Agradecemos ao Senhor da vida e a Cristo, o Bom Pastor, os vinte cinco anos de ordenação dos padres Manuel Augusto Marques Oliveira, Manuel Mário Ferreira e Paulo Cardoso da Cruz; os cinquenta anos dos padres João Gonçalves e Querubim José Pereira da Siva e os sessenta do P. José Manuel Ribeiro Fernandes.
Ao mesmo tempo encomendamos e rezamos ao Senhor da Vida pelos padres António Fragoso Tavares e António Valente Nunes Antão e pelo diácono Augusto Manuel Gomes Semedo, a quem pedimos que na glória de Jesus ressuscitado se lembrem de nós.
*-*-*
_INSTRUÇÕES DO EXERCÍCIO_
1) No texto sobre os aniversários de ordenação, quantos anos de ordenação completa o P. José Manuel Ribeiro Fernandes?
2) Prossiga o texto sobre os aniversários de ordenação a partir da última frase apresentada.
Os itens apresentados adiante provêm de uma fonte distinta da do segmento do documento.
*-*-*
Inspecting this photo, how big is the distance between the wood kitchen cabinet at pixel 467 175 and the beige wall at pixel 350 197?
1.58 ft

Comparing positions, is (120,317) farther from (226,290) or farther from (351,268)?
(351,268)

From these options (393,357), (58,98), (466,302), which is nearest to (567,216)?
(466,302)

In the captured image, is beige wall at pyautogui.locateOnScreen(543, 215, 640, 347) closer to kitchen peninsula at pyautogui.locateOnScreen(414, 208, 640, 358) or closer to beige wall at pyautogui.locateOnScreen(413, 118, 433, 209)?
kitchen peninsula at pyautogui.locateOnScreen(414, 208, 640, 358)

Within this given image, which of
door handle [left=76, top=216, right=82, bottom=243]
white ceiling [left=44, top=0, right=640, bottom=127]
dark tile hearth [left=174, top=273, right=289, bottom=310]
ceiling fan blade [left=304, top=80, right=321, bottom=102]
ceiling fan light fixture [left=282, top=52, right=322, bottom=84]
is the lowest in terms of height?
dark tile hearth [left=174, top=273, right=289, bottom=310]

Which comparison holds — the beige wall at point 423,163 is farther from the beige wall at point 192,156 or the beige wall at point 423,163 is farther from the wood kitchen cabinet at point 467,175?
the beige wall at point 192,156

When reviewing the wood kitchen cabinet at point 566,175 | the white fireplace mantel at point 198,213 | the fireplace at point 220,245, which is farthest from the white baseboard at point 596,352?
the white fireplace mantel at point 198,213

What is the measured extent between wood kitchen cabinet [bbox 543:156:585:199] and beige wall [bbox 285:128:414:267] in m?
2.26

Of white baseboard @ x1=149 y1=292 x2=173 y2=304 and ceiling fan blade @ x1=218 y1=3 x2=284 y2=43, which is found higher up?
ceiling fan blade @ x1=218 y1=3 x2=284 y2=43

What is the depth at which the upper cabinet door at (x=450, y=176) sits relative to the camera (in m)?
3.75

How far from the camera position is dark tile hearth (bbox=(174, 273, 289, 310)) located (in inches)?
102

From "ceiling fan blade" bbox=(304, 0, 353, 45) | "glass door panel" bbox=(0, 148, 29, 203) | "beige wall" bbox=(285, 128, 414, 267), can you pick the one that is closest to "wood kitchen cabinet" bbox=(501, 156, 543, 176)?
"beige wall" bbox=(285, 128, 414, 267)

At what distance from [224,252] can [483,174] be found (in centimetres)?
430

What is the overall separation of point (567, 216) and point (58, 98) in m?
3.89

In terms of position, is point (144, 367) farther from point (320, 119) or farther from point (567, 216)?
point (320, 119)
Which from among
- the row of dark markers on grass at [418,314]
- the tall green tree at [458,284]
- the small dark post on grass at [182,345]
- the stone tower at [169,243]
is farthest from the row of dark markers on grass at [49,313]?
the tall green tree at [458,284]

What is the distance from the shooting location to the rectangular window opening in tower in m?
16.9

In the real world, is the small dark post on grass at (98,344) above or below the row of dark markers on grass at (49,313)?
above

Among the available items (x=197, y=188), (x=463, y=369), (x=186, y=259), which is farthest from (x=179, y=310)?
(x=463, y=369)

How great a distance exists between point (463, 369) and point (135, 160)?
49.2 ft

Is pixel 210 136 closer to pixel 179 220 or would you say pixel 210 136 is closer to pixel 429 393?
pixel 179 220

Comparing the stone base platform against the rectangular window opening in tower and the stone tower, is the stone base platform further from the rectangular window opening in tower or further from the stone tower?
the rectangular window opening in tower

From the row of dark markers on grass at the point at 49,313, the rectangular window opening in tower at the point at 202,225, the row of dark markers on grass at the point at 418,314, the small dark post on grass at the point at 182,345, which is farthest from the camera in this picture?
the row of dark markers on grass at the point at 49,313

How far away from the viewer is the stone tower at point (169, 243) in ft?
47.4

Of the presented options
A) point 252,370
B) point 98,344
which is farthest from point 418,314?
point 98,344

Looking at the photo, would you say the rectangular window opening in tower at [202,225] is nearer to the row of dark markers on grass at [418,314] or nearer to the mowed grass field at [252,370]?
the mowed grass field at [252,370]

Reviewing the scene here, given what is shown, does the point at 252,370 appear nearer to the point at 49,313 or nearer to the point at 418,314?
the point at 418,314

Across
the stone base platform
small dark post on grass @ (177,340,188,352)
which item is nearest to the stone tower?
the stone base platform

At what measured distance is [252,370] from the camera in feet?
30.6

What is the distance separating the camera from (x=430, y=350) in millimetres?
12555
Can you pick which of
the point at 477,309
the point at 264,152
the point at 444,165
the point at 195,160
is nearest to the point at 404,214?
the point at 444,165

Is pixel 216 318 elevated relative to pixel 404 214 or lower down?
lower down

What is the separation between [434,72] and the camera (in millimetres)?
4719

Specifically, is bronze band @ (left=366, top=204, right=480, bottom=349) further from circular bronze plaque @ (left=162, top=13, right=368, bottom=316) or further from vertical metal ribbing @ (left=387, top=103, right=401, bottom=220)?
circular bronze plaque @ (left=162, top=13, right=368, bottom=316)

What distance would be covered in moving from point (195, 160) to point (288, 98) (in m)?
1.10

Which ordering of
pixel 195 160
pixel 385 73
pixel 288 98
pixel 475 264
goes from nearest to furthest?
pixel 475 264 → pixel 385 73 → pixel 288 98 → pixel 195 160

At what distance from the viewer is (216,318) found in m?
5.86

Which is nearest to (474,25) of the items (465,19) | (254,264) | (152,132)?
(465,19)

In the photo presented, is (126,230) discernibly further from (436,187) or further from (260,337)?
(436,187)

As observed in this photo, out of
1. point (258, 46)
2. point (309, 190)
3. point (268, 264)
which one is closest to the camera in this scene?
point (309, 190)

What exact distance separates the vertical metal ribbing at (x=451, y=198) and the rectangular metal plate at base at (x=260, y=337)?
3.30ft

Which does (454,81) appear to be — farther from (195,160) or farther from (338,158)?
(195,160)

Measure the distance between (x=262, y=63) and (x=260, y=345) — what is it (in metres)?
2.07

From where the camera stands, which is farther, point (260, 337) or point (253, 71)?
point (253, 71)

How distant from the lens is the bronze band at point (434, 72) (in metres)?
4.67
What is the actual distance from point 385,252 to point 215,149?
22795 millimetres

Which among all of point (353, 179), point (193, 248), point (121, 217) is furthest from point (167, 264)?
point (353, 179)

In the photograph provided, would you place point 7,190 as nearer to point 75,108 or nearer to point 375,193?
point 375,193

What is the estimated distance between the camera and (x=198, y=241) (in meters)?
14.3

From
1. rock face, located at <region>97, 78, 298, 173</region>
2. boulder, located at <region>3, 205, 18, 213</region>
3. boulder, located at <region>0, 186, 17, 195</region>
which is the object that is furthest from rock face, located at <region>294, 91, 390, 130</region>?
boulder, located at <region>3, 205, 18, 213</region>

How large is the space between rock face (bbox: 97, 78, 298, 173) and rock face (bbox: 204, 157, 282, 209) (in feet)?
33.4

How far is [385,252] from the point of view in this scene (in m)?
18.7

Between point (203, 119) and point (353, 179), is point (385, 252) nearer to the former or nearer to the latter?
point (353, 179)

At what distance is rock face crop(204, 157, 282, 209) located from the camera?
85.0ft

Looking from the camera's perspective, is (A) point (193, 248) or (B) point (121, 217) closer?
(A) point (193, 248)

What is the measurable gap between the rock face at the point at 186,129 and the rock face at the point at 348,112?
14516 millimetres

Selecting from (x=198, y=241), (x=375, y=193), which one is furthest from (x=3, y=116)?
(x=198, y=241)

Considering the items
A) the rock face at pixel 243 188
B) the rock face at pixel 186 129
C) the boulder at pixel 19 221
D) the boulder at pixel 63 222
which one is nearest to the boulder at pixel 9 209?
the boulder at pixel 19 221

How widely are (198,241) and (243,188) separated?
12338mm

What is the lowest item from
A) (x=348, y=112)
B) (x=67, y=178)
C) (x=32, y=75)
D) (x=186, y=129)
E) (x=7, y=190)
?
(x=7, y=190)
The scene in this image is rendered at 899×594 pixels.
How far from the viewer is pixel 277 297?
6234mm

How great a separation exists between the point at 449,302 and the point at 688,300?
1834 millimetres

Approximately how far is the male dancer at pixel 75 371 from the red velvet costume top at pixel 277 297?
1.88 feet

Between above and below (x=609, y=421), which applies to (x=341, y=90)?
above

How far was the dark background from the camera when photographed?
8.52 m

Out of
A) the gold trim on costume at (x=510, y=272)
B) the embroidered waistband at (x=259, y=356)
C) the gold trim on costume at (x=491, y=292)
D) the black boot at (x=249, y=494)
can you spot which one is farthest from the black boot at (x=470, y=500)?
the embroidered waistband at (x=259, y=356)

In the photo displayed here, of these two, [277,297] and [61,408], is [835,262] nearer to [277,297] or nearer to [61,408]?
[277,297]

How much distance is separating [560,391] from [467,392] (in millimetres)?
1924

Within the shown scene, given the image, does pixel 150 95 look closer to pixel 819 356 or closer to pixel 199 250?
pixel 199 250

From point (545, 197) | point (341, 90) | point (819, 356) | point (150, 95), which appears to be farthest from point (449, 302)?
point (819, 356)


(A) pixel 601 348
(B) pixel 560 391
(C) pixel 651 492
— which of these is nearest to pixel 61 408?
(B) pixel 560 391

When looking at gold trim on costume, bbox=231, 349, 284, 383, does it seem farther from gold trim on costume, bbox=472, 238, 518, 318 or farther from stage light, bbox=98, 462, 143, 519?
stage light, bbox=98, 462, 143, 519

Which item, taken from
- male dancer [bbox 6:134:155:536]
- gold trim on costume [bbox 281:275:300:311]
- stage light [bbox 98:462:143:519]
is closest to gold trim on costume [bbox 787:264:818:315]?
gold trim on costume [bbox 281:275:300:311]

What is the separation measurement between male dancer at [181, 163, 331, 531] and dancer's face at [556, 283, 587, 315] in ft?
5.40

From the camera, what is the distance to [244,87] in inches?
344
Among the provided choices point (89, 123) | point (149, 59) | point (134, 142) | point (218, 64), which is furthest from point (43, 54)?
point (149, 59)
*-*-*
_RESULTADOS DO EXERCÍCIO_
1) Sessenta anos.

2)
Temos de continuar a pedir ao Espírito de Deus que conserve em nós o frescor do nosso ministério e os sonhos do dia da nossa ordenação. Não há coisa mais bela do que um padre com 25, 50, 60 ou mais anos de ministério, que se mantém alegre, com ânimo e vontade de caminhar. Isto é o que desejo não só aos homenageados deste ano, mas a todos os membros deste presbitério que no “hoje” da nossa Diocese de Aveiro continuam a ser fiéis ao sonho de Deus em construir um mundo mais justo e mais belo, onde todos nos sintamos irmãos uns dos outros e filhos do um Deus que nos ama e dá a vida por nós.
Nesta alegria de sermos membros de uma mesma família, desejo anunciar que no próximo dia 14 de julho, às 16h00, aqui na nossa Sé de Aveiro, haverá a ordenação presbiteral dos nossos irmãos diáconos Jorge Manuel dos Santos Gonçalves e Pedro Rafael Araújo Oliveira.
«O Filho de Deus, Jesus Cristo foi unicamente um “sim”. N’Ele, todas as promessas de Deus se tornaram “sim”. É por isso que, graças a Ele, nós podemos dizer o “ámen” (o sim da nossa fidelidade) para glória de Deus» (2Cor 1,20).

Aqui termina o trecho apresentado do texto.